University of British Columbia


Yield stress flows through non-uniform geometries: applications to oil/gas industry


We study a set of yield stress fluid flows in channels with geometric non-uniformities, motivated by theoretical aspects and industrial applications. Methodology is primarily computational and we try to analytically investigate as much as possible. Theoretical interest arises from the self-selection phenomenon, meaning that the original flow geometry is modified by the fluid itself. This occurs due to yield stress and is accomplished via stagnant zones of the fluid attached to the boundary of original geometry. Industrial motivations stem from oil/gas well construction operations: primary and squeeze cementing and hydraulic fracturing. In all we have drilling mud, cement or a gelled fluid which exhibit yield stress. Specifically, we model a washout along the well as a non-uniform channel and extensively study flows through it. This is an enlarged segment of the well where the wellbore is washed out or collapsed. The main industrial concern is the residual mud left in the washout after primary cementing which weakens the hydraulic sealing function of the cement. Self-selection has been analytically studied for duct flows [1,2], and not much in 2D flows. Chapter 2 is a study of self-selection in wavy walled channels as a model for smooth non-uniform channels. We find similar results to [1,2], however a complete understanding eludes us. Then we looks at the flow of Bingham fluid in fractures. We study the limits of validity of Darcy approach first and then focus at the minimal pressure drop required to mobilize the fluid in fracture. We demonstrate knowing self-selection properties can greatly improve approximations here. We also do a step by step investigation of the flows in washout, from Stokes to inertial and finally displacement flow. First we show self-selection in Stokes flow of washout and use it to estimate the residual fluid in the washout. Then we study the effects of inertia on it in, illustrating only finite amount of inertia would help in better displacement of the mud which is counter intuitive. Finally we show some preliminary study of the displacement flow and we report some interesting observations.
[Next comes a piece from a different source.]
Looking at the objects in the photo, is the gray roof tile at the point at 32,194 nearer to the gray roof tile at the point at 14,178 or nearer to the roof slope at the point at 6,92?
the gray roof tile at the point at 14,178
[1] P. Mosolov and V. Miasnikov. Variational methods in the theory of the fluidity of a viscous-plastic medium. Journal of Applied Mathematics and Mechanics, 29(3):545577, Jan 1965.

[2] P. Mosolov and V. Miasnikov. On stagnant flow regions of a viscous-plastic medium in pipes. Journal of Applied Mathematics and Mechanics, 30(4):841854, Jan 1966



Bio: Ali Roustaei is a PhD candidate in the Department of Mechanical Engineering. He started his PhD in Jan 2011 and will be defending his thesis in early April. He holds a batchelor and master of mechanical engineering from sharif university of technology, Iran.

Other Information: 

Location: ESB 2012
Please note change in time, lecture begins at 4:30pm.